Amanda Yong, 29 year-old sous-chef at Cooee, opens up on her background in pastry, creativity, and her next steps.

Amanda Yong may have worked at Rockpool Bar & Grill, Wildflower and the Shangri-La in Singapore, but it’s at Cooee – the first venture from the Andrew Forrest-backed Z1Z hospitality group – where the Perth-born, Singapore-raised pastry chef has seen her career take something of a diversion.

“I came into Cooee to be in charge of the pastry section,” says Yong. “But a month into it I got offered a position to be a sous-chef – second in charge after the head chef – along with one other. In the industry it’s quite difficult for pastry chefs to go into the hot kitchen, so it’s really an adventure for me.”

She may call it an adventure, but Yong’s background – she says she’ll always be a pastry chef at heart – brings a level of precision and exactitude to the kitchen that other chefs can lack, even if she may not say it. It’s not the first time she’s worked a hot kitchen – Yong ran her own café in Perth that closed as the pandemic hit – but she sees the move as one that’s allowed her to bloom as a chef, and that’s given her an opportunity to see what other career paths might lie ahead. “It’s brought me different learning aspects,” she says. “It definitely brings my knowledge, my career, and my journey to a different stage – and how I look at things as a whole.”

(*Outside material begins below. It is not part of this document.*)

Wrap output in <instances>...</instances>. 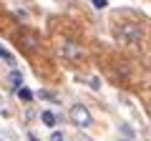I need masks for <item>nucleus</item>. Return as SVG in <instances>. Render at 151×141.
<instances>
[{"label": "nucleus", "instance_id": "f257e3e1", "mask_svg": "<svg viewBox=\"0 0 151 141\" xmlns=\"http://www.w3.org/2000/svg\"><path fill=\"white\" fill-rule=\"evenodd\" d=\"M116 38L124 40V43H139V40L144 38V30H141L136 23H121V25L116 28Z\"/></svg>", "mask_w": 151, "mask_h": 141}, {"label": "nucleus", "instance_id": "f03ea898", "mask_svg": "<svg viewBox=\"0 0 151 141\" xmlns=\"http://www.w3.org/2000/svg\"><path fill=\"white\" fill-rule=\"evenodd\" d=\"M60 55L65 60H78L83 55V48L78 43H73V40H60Z\"/></svg>", "mask_w": 151, "mask_h": 141}, {"label": "nucleus", "instance_id": "7ed1b4c3", "mask_svg": "<svg viewBox=\"0 0 151 141\" xmlns=\"http://www.w3.org/2000/svg\"><path fill=\"white\" fill-rule=\"evenodd\" d=\"M70 121H73L76 126H88L91 124V114H88L86 106L76 103V106H70Z\"/></svg>", "mask_w": 151, "mask_h": 141}, {"label": "nucleus", "instance_id": "20e7f679", "mask_svg": "<svg viewBox=\"0 0 151 141\" xmlns=\"http://www.w3.org/2000/svg\"><path fill=\"white\" fill-rule=\"evenodd\" d=\"M18 45L25 48V50H35L38 48V35H35V33H30V30H23L20 35H18Z\"/></svg>", "mask_w": 151, "mask_h": 141}, {"label": "nucleus", "instance_id": "39448f33", "mask_svg": "<svg viewBox=\"0 0 151 141\" xmlns=\"http://www.w3.org/2000/svg\"><path fill=\"white\" fill-rule=\"evenodd\" d=\"M8 81H10V86H13V88H20V86H23V73H20V70H13Z\"/></svg>", "mask_w": 151, "mask_h": 141}, {"label": "nucleus", "instance_id": "423d86ee", "mask_svg": "<svg viewBox=\"0 0 151 141\" xmlns=\"http://www.w3.org/2000/svg\"><path fill=\"white\" fill-rule=\"evenodd\" d=\"M15 93H18V98H20V101H33V91H30V88H25V86L15 88Z\"/></svg>", "mask_w": 151, "mask_h": 141}, {"label": "nucleus", "instance_id": "0eeeda50", "mask_svg": "<svg viewBox=\"0 0 151 141\" xmlns=\"http://www.w3.org/2000/svg\"><path fill=\"white\" fill-rule=\"evenodd\" d=\"M40 121H43L45 126H55V114L53 111H43V114H40Z\"/></svg>", "mask_w": 151, "mask_h": 141}, {"label": "nucleus", "instance_id": "6e6552de", "mask_svg": "<svg viewBox=\"0 0 151 141\" xmlns=\"http://www.w3.org/2000/svg\"><path fill=\"white\" fill-rule=\"evenodd\" d=\"M0 58L5 60V63H10V65H13V63H15V60H13V55H10V53H8V50H5V48H0Z\"/></svg>", "mask_w": 151, "mask_h": 141}, {"label": "nucleus", "instance_id": "1a4fd4ad", "mask_svg": "<svg viewBox=\"0 0 151 141\" xmlns=\"http://www.w3.org/2000/svg\"><path fill=\"white\" fill-rule=\"evenodd\" d=\"M106 5H108V0H93V8H96V10H103Z\"/></svg>", "mask_w": 151, "mask_h": 141}, {"label": "nucleus", "instance_id": "9d476101", "mask_svg": "<svg viewBox=\"0 0 151 141\" xmlns=\"http://www.w3.org/2000/svg\"><path fill=\"white\" fill-rule=\"evenodd\" d=\"M50 141H63V134H60V131H53V134H50Z\"/></svg>", "mask_w": 151, "mask_h": 141}]
</instances>
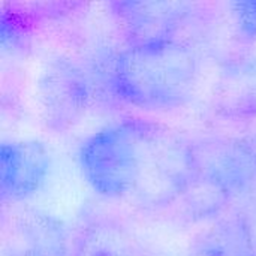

Yong has tried to create an environment that fuels her creativity, and allows her to learn more about ingredients, producers and process.

While Yong still sees a future in pastry, she says being a sous-chef has opened her eyes to how kitchens can work better together. She’s tried to create an environment that fuels her creativity, and allows her to learn more about ingredients, producers and process. This might manifest itself as looking at the savoury kitchen and seeing how it can influence the pastry section within the bounds of the brief at Cooee. “Our ethos at Cooee is sustainable living and no-waste cooking,” Yong says. She then cites an example of using corn husks – usually wasted – in a dessert: “We were able to take them into the pastry side and do like a corn-husk crème caramel. That really worked.”

Yong is enamoured of Perth, a place where she has been able to foster her career from working with those big names to having a go running her own place. Asked how she characterises Perth to those outside of it? “It would be a stepping stone for many chefs to come to Perth,” she says. “It’s a unique city, it has its upbeat moments, it has its slow moments. What I’ve learnt and appreciated from when I first came back to Perth is really going back to basics, and accessing produce that is really amazing.”

For now, the work at Cooee is hard, but everyone is in it with Yong, learning and growing together. “To blend the pastry section together with the hot side, it’s not the easiest. We have a very strong team and the hot side chefs now want to know more about pastry, and the pastry chefs want to know more about the hot side,” she says. “I’m really grateful to go on this little adventure.”